* _Verilen metin_:
+ + + +
Arttırılmış güç bu amaca hizmet edebilir ya da etmeyebilir... Eğer devletler güçlerini maksimum hale getirmek istemiş olsaydılar, güçlü olan tarafa katılırlardı ve dengenin kurduğu değil de hegemonun kurduğu bir dünya görürdük. Bu gerçekleşmez, çünkü sistem tarafından teşvik edilen davranış dengelemedir, takip etme değildir. Devletlerin en büyük ilgisi güçlerini arttırmak değil, sistemdeki konumlarını sürdürmektir.”(Waltz, 1979: 126).

Waltz (1979: 135), istikrarı sistemin yapısında ve aktör sayısında değişim yaşanmaması anlamında kullanmaktadır. Waltz’ın “Güç Dengesi” teorisinde Çok Kutuplu ve İki Kutuplu sistemlerde ittifak örgütlenmelerinde farklar görünmektedir.
+ + + +
* _Kayıtlı veriler_:
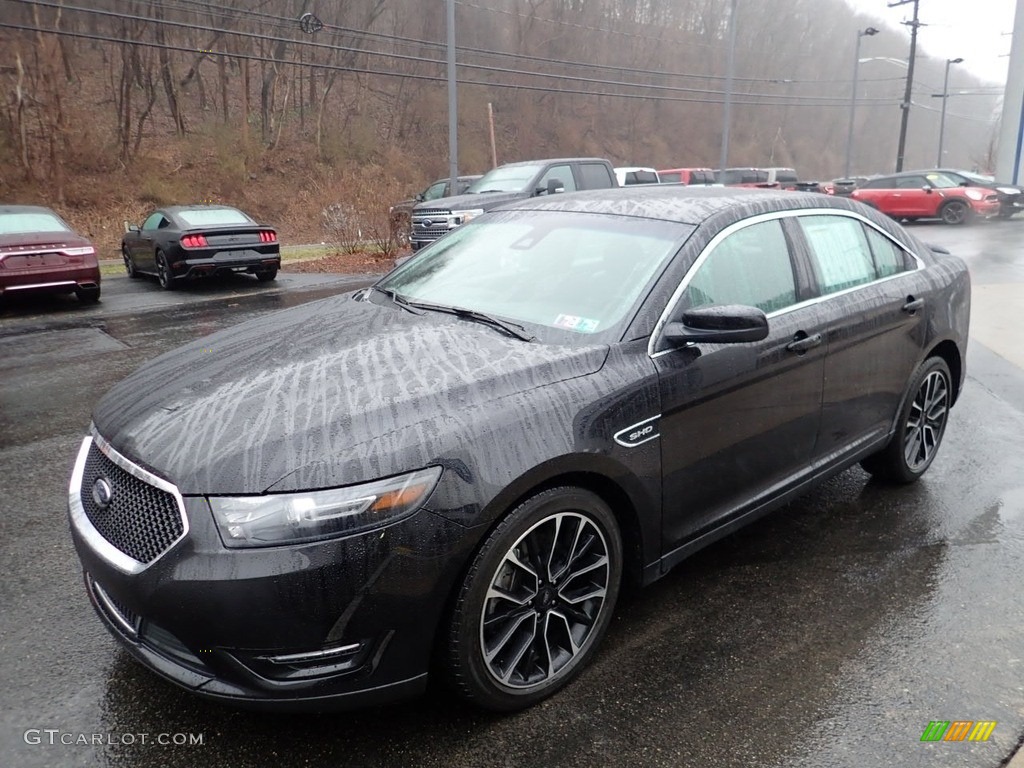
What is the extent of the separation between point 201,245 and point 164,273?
1.03 m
+ + + +
* _Alıştırmalar_:
- A) Güç dengesi metnine göre Waltz istikrar kavramını hangi anlamda kullanmaktadır?
- B) Waltz'ın güç dengesi teorisini ele alan metni son cümlesinin ardından sürdürün.
Veriler metinle bağlantısı olmayan ayrı bir malzemedir.

* _Görev sonuçları_:
- A) Sistemin yapısında ve aktör sayısında değişim yaşanmaması anlamında kullanmaktadır.

- B)
18 Waltz, Soğuk Savaş ile iki dünya savaşını kıyaslayarak, iki kutuplu sistemlerin çok kutuplu sistemlere nazaran daha fazla istikrar ve çatışmasızlık sağladığını öne sürmektedir. İki Kutuplu sistemde küçük müttefiklerin fazla bir önemi yoktur, çıkarları hesaba katılmaz ve kendi aralarında rekabet halinde değillerdir. Çok Kutuplu sistemde ise her bir müttefik büyük önem taşır ve tüm bu ülkelerin her biri kendi durumlarına göre bir rota belirleyebilirler (Waltz, 1979: 163-171). Bruce Russett (1968), çok katılımlı bir ittifak neticesinde, ittifak içerisindeki hesaplamaların karışacağını öne sürerek, kazanç ve maliyetlerin hesaplanmasında sorunlar doğacağını belirtmektedir. İkiden fazla kutupluluğun yarattığı istikrarsızlığa örnek olarak Waltz (1979: 202), bütünleşmiş bir Avrupa’nın ABD’ye ve Sovyetler Birliği’ne ek olarak üçüncü büyük güç ve kutup olarak ortaya çıkmasına karşı çıkmıştır. İki kutuptan üç ya da daha fazla kutba geçişin, sistemdeki belirsizliği arttırarak, kimin kimi dengeleyeceği sorusunu ortaya çıkaracağını savunmuştur.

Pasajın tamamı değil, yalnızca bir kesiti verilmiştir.